AVAILABLE RECORDS: Begin
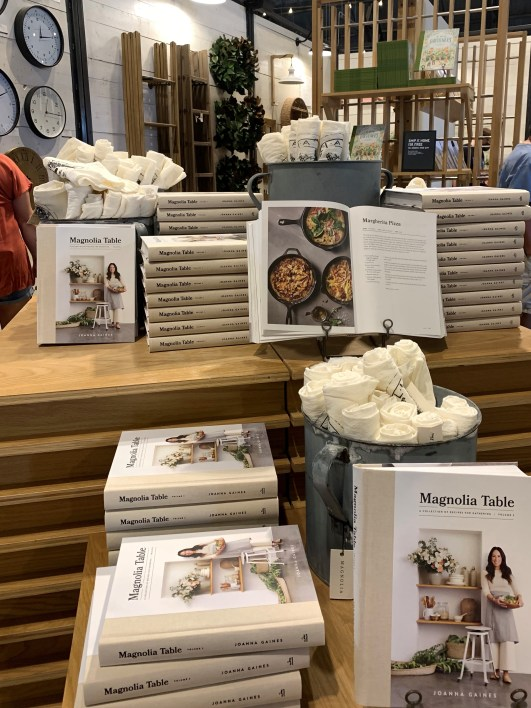 Magnolia Table cookbooks, Magnolia Market, Waco TX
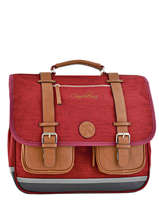 Cartable 3 Compartiments Cameleon Rood vintage chine PBVNCA41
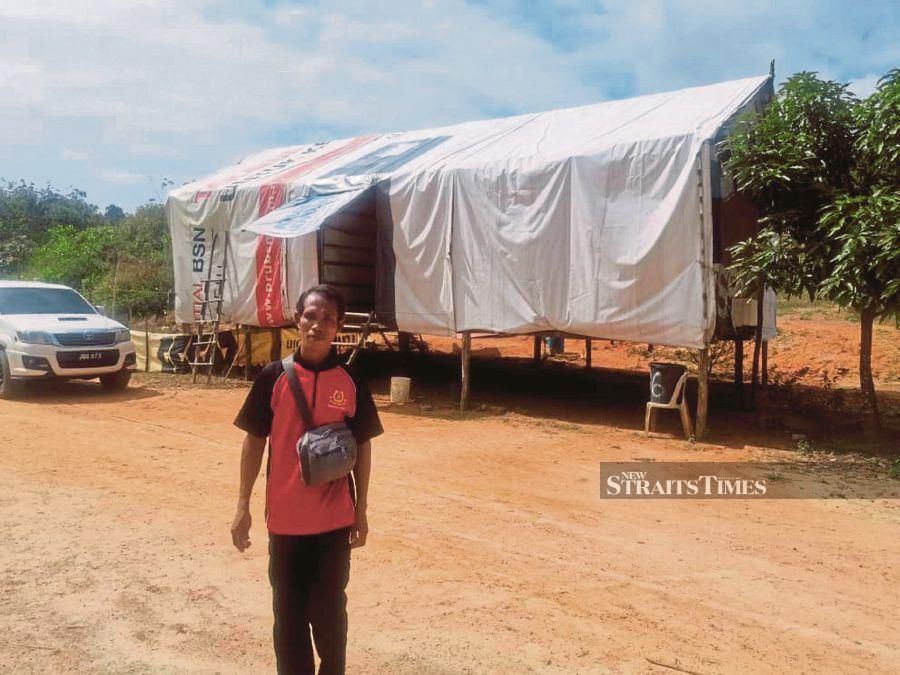 Gazetting the Orang Asli settlement at Kampung Bukit Biru near Muadzam Shah here will be given top priority. -NSTP/T ALAGESH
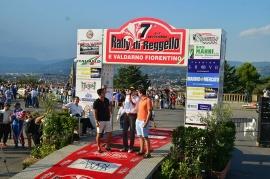 7 Rally Reggello-133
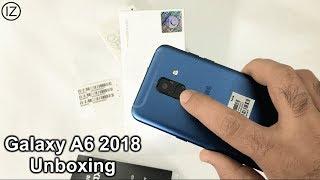 Samsung Galaxy A6 2018 Unboxing & First Look - Blue -  Urdu/Hindi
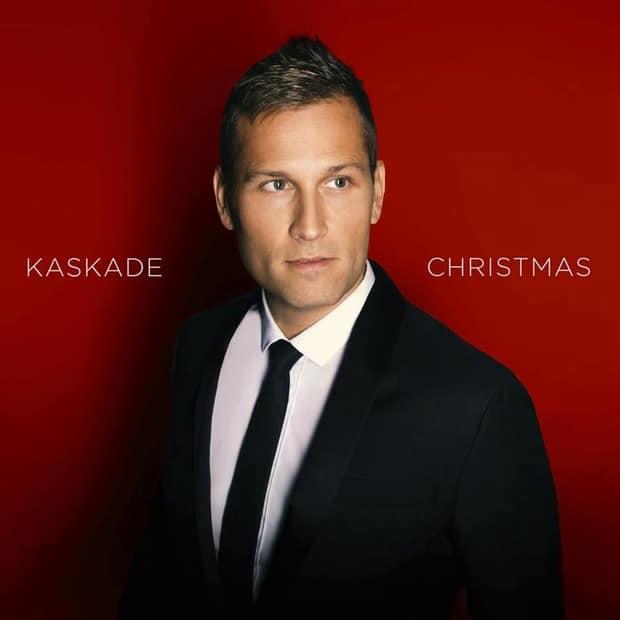 Kaskade - Christmas – Новое лицо электронной музыки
AVAILABLE RECORDS: End
In the records above, find the line that contains "Gazetting the Orang" and repeat exactly that line and all lines after it to the end. Do not include pictures.

 Gazetting the Orang Asli settlement at Kampung Bukit Biru near Muadzam Shah here will be given top priority. -NSTP/T ALAGESH
 7 Rally Reggello-133
 Samsung Galaxy A6 2018 Unboxing & First Look - Blue -  Urdu/Hindi
 Kaskade - Christmas – Новое лицо электронной музыки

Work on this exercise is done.